The play has long sparked debate. It contains Shylock's eloquent expression of the pain of anti-Jewish prejudice: "If you prick us, do we not bleed?" he asks in a famous soliloquy. It also casts him in the ugly anti-Semitic stereotype of a greedy, bloodthirsty Jew.
Radford argued that his work, which was filmed in period costume in Venice, should not be interpreted at face value.
"'The Merchant of Venice,' I saw as a piece that basically spoke not just of Jews and Venetians. But, using the epoch of the 1500s, it spoke of a very modern situation -- that is, two cultures that don't understand each other in terms of customs and beliefs," he argued.
"I think that people watching the film will realize that it's a film that's talking about other things -- that it's not a film that speaks of the controversy between the Jews and Christians," he said. "It does speak of that. But it's a text set back then. We all hope that people understand what we are saying."
Another big film screening Saturday was "Finding Neverland" by director Marc Forster ("Monster's Ball"). The picture -- starring Johnny Depp, Kate Winslet, Julie Christie and Dustin Hoffman -- is an account of how author J.M. Barrie was inspired to write "Peter Pan."
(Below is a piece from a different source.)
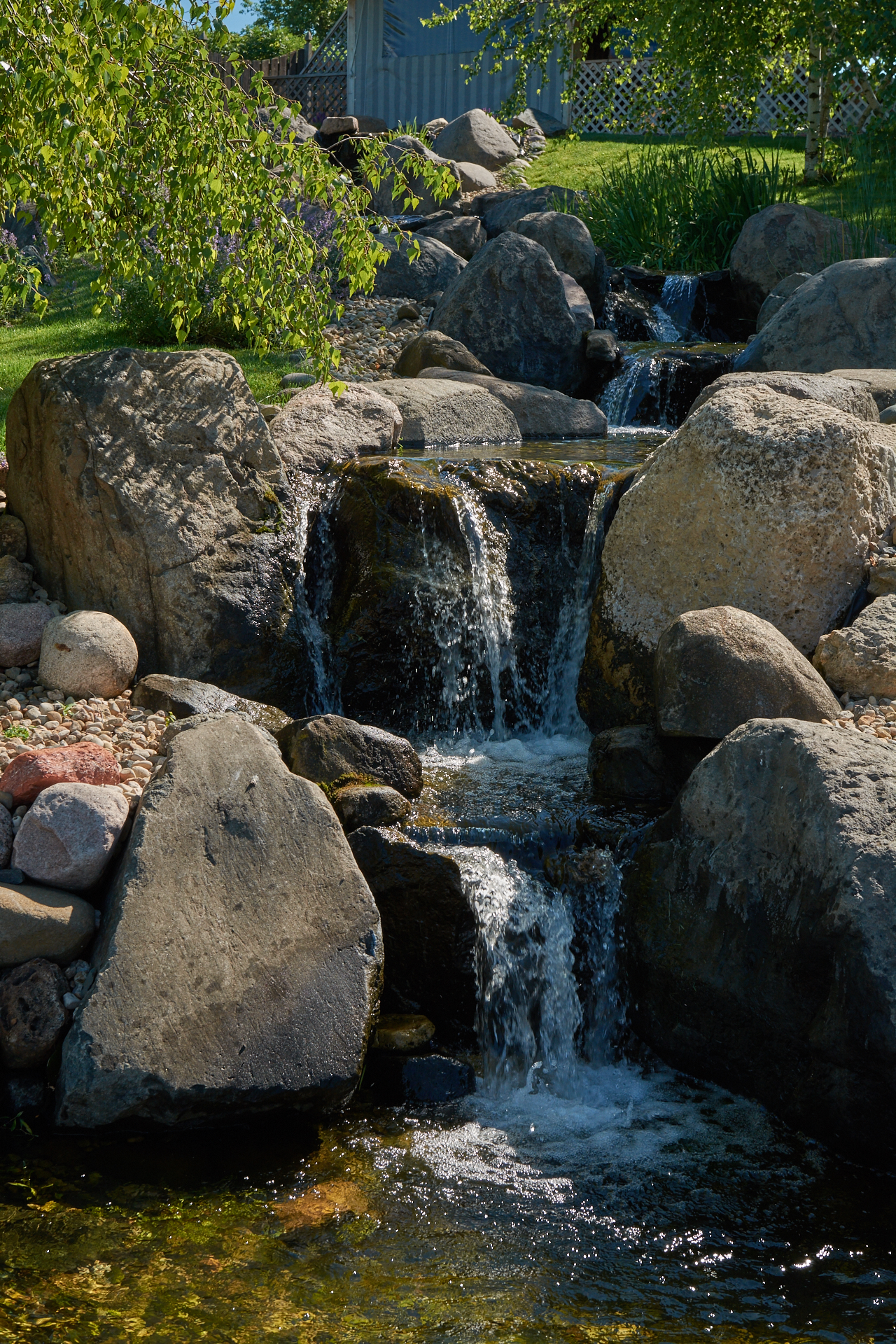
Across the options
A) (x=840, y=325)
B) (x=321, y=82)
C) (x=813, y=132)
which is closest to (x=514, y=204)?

Depp manages a soft-spoken, understated performance as the dreamy Scottish writer who neglects his wife to care for a young widow (Winslet) and her boys. Depp's character tries to draw them away from their grieving through fantasy, which leads to his famous children's tale.
Depp saw a lesson for our own troubled times.
"If any one of us turned on the television to see the horrors that are happening to people in the world now, there's no better time to strive to have some kind of hope through whatever, through imagination, through the ability to close your eyes," he said.
Forster's film is a big tear-jerker. But Depp, Winslet and Forster all said the film tried hard to avoid sentimentality. "It's a pretty thin line," Forster acknowledged. "I tried to pull back."
Other big screenings Saturday included some of the 21 films in competition for the Golden Lion awards, including "Tout un Hiver Sans Feu" by Greg Zglinski and "Mar Adentro" by Alejandro Amenabar.